3 Data samples, event generation, and selection

The data sample collected with the CMS detector during 2016 at a center-of-mass energy \(\sqrt{s} = 13\)\(\,\text {TeV}\) has been analyzed. This corresponds to an integrated luminosity of \(35.9 \pm 0.9\)\(\,\text {fb}^{-1}\)  [22]. Events are required to pass a single-muon trigger with a minimum threshold on the \(p_{\mathrm {T}}\) of an isolated muon of 24\(\,\text {GeV}\) or a single-electron trigger with a \(p_{\mathrm {T}}\) threshold for isolated electrons of 32\(\,\text {GeV}\).

Fig. 1
figure 1

Invariant mass \(m_\mathrm {W}^\text {reco}\) of the two untagged jets (left) and invariant mass \(m_{{\text {t}}} ^\text {reco}\) of the two untagged jets and one of the \({\text {b}}\)-tagged jets (right) after the \({\text {b}}\) tagging requirement. For the simulated \({{\text {t}}\overline{{\text {t}}}}\) events, the jet-parton assignments are classified as correct, wrong, and unmatched permutations as described in the text. The vertical bars show the statistical uncertainty on the data and the hatched bands show the systematic uncertainties considered in Sect. 5. The lower portion of each panel shows the ratio of the yields between data and the simulation. The simulations are normalized to the integrated luminosity

Simulated \({{\text {t}}\overline{{\text {t}}}}\) signal events are generated at next-to-leading order (NLO) with powheg v2 [23,24,25,26] and the pythia  8.219 PS generator [27] using the CUETP8M2T4 tune [28, 29] for seven different top quark mass values of 166.5, 169.5, 171.5, 172.5, 173.5, 175.5, and 178.5\(\,\text {GeV}\). The single top quark background is also simulated using powheg  v2 [30, 31] interfaced with pythia  8. The background stemming from single vector boson production is generated at leading order (LO) or NLO with MadGraph 5_amc@nlo v2.2.2 [32] matched to the pythia  8 PS using the MLM prescription [33] for \(\mathrm {W}\)+jets and the FxFx prescription [34] for \({\text {Z}}\) +jets, respectively. Finally, diboson (\(\mathrm {W}\)\(\mathrm {W}\), \(\mathrm {W}\)\({\text {Z}}\), and \({\text {Z}}\)\({\text {Z}}\)) and multijet events from quantum chromodynamics (QCD) processes are generated with pythia  8 for ME generation, PS simulation, and hadronization. These background samples use the pythia  8 tune CUETP8M1. The parton distribution function (PDF) set NNPDF3.0 NLO derived with the strong coupling strength \(\alpha _S =0.118\) [35] and its corresponding LO version are used as the default parametrization of the PDFs in all simulations, respectively. The samples are normalized to the theoretical predictions described in Refs. [27, 36,37,38,39]. All events are further processed by a full simulation of the CMS detector based on Geant4  [40]. The simulation includes effects of pileup with the same multiplicity distribution as in data. The response and the resolution of simulated jets is corrected to match the data [20].

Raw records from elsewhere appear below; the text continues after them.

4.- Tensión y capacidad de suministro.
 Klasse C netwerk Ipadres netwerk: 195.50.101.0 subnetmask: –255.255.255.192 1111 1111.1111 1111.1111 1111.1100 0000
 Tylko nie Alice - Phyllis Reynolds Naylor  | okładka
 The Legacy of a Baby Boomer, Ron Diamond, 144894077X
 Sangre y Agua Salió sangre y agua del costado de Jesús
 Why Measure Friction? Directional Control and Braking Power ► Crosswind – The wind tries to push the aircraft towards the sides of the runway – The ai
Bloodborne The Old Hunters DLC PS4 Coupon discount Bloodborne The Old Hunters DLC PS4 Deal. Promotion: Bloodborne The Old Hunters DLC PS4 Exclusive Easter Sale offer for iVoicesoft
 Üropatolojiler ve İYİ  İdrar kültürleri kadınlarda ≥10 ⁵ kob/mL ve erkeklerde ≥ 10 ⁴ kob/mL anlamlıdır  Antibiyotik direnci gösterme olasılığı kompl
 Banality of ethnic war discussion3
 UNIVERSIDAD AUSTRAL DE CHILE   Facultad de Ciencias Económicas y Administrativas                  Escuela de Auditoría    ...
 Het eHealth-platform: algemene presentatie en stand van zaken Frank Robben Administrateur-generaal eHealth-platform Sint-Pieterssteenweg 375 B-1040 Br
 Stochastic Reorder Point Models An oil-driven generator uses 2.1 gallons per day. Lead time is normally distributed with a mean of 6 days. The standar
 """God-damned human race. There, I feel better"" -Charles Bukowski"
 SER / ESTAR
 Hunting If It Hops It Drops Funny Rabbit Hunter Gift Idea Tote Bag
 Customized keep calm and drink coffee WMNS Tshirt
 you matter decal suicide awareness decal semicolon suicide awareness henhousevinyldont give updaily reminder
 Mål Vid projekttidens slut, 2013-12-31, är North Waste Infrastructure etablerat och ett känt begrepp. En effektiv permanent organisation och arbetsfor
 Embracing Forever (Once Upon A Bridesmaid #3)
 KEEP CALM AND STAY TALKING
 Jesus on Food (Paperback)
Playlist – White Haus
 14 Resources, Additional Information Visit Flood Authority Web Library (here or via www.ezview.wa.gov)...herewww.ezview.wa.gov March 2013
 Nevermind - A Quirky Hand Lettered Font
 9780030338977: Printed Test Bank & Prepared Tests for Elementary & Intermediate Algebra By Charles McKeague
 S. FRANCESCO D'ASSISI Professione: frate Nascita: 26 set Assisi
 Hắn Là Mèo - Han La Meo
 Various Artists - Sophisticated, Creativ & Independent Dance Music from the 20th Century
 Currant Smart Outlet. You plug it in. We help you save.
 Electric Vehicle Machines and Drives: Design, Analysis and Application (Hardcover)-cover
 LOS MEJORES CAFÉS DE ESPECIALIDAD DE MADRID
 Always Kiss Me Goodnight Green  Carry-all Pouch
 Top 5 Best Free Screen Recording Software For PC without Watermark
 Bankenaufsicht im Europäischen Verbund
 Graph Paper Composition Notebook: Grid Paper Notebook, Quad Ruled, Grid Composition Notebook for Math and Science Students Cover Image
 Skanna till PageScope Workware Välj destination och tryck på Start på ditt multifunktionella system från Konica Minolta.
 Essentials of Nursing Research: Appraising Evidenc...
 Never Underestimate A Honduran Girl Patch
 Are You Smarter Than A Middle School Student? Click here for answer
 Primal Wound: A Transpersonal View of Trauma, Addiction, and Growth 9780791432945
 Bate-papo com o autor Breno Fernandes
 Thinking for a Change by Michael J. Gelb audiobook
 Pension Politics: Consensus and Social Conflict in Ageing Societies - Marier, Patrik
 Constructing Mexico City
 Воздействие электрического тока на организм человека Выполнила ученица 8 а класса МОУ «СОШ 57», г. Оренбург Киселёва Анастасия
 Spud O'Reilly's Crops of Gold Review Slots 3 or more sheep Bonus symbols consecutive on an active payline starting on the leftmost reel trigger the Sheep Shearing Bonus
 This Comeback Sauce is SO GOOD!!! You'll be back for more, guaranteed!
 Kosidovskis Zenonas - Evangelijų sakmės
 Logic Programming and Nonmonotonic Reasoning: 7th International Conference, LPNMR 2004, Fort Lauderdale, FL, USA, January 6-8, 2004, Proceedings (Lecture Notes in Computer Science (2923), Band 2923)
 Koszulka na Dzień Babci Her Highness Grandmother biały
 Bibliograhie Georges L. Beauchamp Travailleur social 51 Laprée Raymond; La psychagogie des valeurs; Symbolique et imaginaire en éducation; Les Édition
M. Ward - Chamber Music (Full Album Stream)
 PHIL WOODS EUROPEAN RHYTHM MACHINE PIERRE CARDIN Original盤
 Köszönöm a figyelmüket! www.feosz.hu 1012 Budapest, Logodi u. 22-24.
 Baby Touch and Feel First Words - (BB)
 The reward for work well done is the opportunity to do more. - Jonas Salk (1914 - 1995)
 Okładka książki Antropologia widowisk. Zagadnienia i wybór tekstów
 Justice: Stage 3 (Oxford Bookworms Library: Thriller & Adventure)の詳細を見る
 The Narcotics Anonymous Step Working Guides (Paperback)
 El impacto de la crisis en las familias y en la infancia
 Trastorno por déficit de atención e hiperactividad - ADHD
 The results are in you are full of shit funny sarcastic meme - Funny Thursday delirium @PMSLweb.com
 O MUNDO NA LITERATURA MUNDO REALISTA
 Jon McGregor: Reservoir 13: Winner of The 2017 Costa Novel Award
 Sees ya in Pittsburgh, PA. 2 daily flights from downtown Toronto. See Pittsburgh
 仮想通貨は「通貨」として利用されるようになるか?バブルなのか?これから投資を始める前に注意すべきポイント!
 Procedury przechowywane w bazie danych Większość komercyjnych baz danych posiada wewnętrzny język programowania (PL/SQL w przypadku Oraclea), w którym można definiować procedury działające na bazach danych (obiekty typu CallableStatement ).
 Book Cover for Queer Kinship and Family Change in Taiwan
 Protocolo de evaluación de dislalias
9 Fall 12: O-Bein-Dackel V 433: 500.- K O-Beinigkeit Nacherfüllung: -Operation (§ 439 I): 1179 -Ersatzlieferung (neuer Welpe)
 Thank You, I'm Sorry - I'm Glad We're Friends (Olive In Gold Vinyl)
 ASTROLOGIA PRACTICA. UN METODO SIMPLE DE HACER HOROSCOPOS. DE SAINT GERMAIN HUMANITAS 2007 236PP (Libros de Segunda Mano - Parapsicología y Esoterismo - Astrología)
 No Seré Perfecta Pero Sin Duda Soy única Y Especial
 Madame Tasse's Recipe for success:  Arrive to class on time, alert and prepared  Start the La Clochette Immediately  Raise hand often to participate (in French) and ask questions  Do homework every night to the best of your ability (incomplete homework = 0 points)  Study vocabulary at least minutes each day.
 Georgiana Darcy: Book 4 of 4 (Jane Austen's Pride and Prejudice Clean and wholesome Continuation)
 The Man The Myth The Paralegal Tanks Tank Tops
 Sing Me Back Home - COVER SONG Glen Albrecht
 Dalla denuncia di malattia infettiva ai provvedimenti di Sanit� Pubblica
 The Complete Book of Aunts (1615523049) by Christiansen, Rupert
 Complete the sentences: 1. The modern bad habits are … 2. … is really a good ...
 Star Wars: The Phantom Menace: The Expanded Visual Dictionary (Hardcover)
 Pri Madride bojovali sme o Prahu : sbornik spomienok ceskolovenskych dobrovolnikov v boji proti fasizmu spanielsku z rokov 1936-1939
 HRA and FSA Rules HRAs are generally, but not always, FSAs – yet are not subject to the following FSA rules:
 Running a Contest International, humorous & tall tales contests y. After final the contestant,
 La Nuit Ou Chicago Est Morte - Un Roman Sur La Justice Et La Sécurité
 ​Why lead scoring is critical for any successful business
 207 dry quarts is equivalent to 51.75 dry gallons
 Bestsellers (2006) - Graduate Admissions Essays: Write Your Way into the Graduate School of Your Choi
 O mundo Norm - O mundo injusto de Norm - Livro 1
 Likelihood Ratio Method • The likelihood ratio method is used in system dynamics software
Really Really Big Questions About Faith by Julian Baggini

We select events that have exactly one isolated muon with \(p_{\mathrm {T}} >26\,\text {GeV} \) and \(|\eta | <2.4\) or exactly one isolated electron with \(p_{\mathrm {T}} >34\,\text {GeV} \) and \(|\eta |<2.1\) [41, 42]. The isolation of a lepton candidate from nearby jet activity is evaluated from the sum of the pileup-corrected \(p_{\mathrm {T}}\) of neutral hadrons, charged hadrons, and photon PF candidates within a cone of \(\varDelta R = \sqrt{\smash [b]{(\varDelta \eta )^2+(\varDelta \phi )^2}} = 0.4\) for muons and \(\varDelta R = 0.3\) for electrons. Here \(\varDelta \eta \) and \(\varDelta \phi \) are the differences in the pseudorapidity and azimuthal angles (in radians) between the particles and the lepton candidate. The sum of the \(p_{\mathrm {T}}\) of the particles is required to be less than 15% of the muon \(p_{\mathrm {T}}\) and 10% of the electron \(p_{\mathrm {T}}\), respectively.

In addition, at least four jets with \(p_{\mathrm {T}} >30\,\text {GeV} \) and \(|\eta | <2.4\) are required. Only the four leading among the jets passing these \(p_{\mathrm {T}} \)- and \(\eta \)-criteria are used in the reconstruction of the \({{\text {t}}\overline{{\text {t}}}}\) system. Jets originating from \({\text {b}}\) quarks are identified (tagged) using an algorithm that combines reconstructed secondary vertices and track-based lifetime information. This has an efficiency of approximately 70% and a mistagging probability for light-quark and gluon jets of 1% [43]. We require exactly two \({\text {b}}\)-tagged jets among the four leading ones and select 669 109 \({{\text {t}}\overline{{\text {t}}}}\) candidate events in data. Figure 1 shows the distributions of the reconstructed mass \(m_\mathrm {W}^\text {reco}\) of the \(\mathrm {W}\) boson decaying to a \({\text {q}} \overline{{\text {q}}} ^\prime \) pair and the masses \(m_{{\text {t}}} ^\text {reco}\) computed from the two untagged jets and each of the two \({\text {b}}\)-tagged jets at this selection step. For simulated \({{\text {t}}\overline{{\text {t}}}}\) events, the parton-jet assignments can be classified as correct permutations (cp), wrong permutations (wp), and unmatched permutations (un), where, in the latter, at least one quark from the \({{\text {t}}\overline{{\text {t}}}}\) decay is not unambiguously matched within a distance of \(\varDelta R <0.4\) to any of the four selected jets.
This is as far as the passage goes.